We’ve been building Magistrala - an open-source IoT platform - for years. As the platform grew, authorization became harder to reason about. Devices, users, groups, tenants, and services were all interrelated, and all needed fine-grained access control. Our original architecture followed a familiar pattern: entity state in one service, authorization policies in another, connected over events. That approach carried us a long way, but its tradeoffs became more visible at scale.

Under sustained load, event queues could fall behind. Authorization checks sometimes observed state before synchronization had completed. Listing which resources a user could access often required cross-service joins at query time. Onboarding a new tenant touched multiple systems that then had to converge. None of these problems was surprising on its own, but together they made the system harder to operate with confidence.

Over time, we came to see the issue less as raw scale and more as architectural complexity. That work became Atom: a simpler model that keeps identity state and authorization policy together in one transactional store.


What Is Atom?

Atom is a free and open-source identity and authorization service that stores entities and their access policies in the same transactional store (PostgreSQL).

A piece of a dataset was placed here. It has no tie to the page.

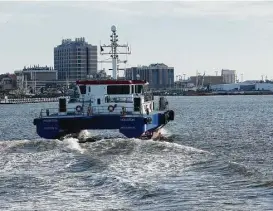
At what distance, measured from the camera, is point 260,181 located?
25.6 meters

At its core, Atom is built around five ideas:

  • Unified store - entity state and permission state are the same state; no sync layer, no event pipeline
  • GraphQL-first API - all entity, tenant, role, and authorization operations through a single POST /graphql endpoint
  • Multi-tenancy as a first-class concern - tenant isolation enforced at the data layer, not the application layer
  • Relationship-based access control - permission model built on Actions, Permission Blocks, Roles, and Role Assignments
  • Single binary, minimal infrastructure - one Rust binary backed by PostgreSQL; no dedicated cache, no message broker, no separate policy engine

Atom is designed for production environments, but v0.1.0 is still an early release. It is already being integrated into Magistrala and Ultraviolet’s Cube-AI, a sovereign AI platform, and those deployments are helping harden the API, operational model, and testing surface.


Key Characteristics

Unified Identity and Authorization Store

Atom stores entities - humans, devices, services, workloads, applications - alongside their relationships and access policies in a single PostgreSQL database. When an entity is created, its identity record and its access control entries are written in the same transaction. When it’s deprovisioned, both are removed together.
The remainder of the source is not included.